---------- Source data ----------
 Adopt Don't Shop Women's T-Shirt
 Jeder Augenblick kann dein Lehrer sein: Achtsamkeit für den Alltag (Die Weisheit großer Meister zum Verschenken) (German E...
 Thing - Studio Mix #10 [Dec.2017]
----------
---------- Source data ----------
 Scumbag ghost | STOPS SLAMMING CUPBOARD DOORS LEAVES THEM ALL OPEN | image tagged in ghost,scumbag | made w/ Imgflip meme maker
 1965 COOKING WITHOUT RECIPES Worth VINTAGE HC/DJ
----------
---------- Source data ----------
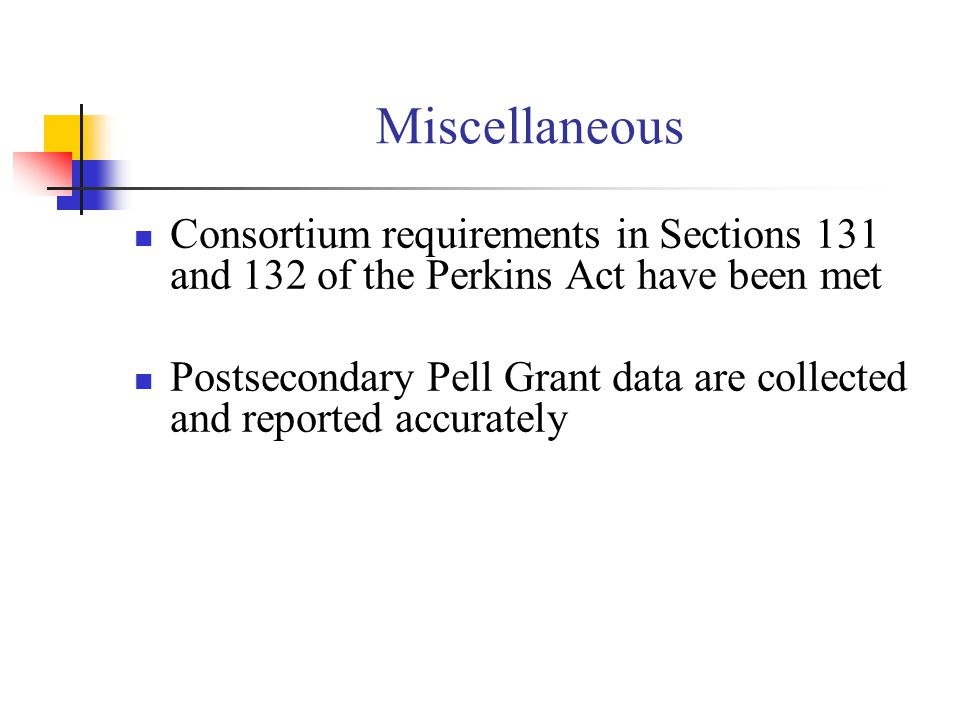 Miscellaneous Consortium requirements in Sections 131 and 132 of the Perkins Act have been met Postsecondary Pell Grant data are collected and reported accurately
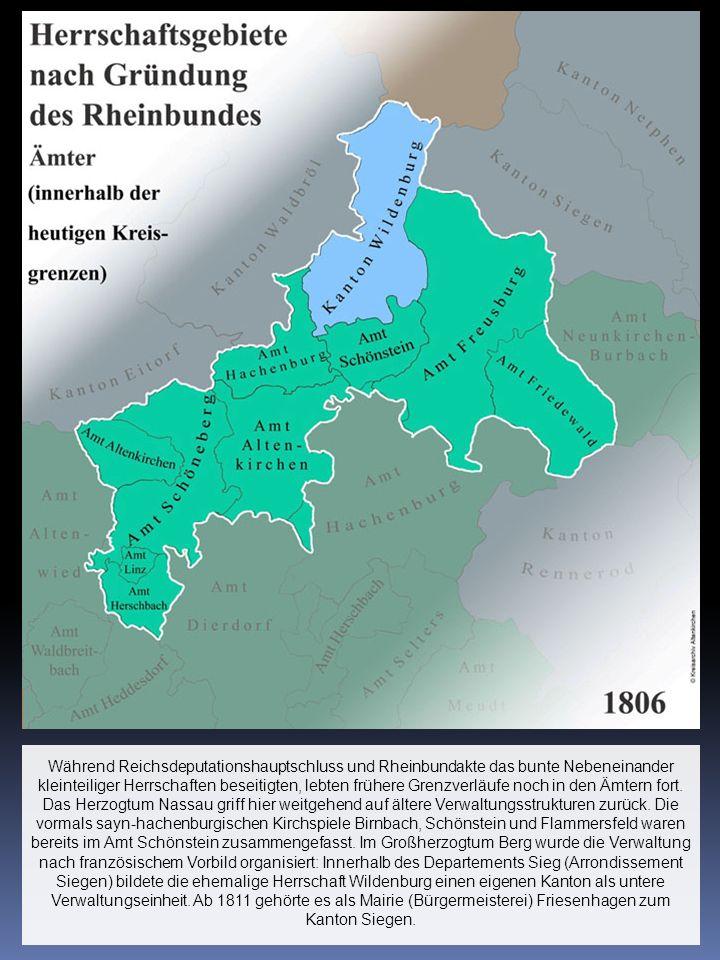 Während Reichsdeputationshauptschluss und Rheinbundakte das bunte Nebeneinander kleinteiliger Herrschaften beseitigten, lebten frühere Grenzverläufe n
----------
Your task: Copy out only the lines above from the one with "Adopt Don't Shop Women's T-Shirt" to the one with "Thing - Studio Mix #10 [Dec.2017]", inclusive, exactly as they stand.

Response:
 Adopt Don't Shop Women's T-Shirt
 Jeder Augenblick kann dein Lehrer sein: Achtsamkeit für den Alltag (Die Weisheit großer Meister zum Verschenken) (German E...
 Thing - Studio Mix #10 [Dec.2017]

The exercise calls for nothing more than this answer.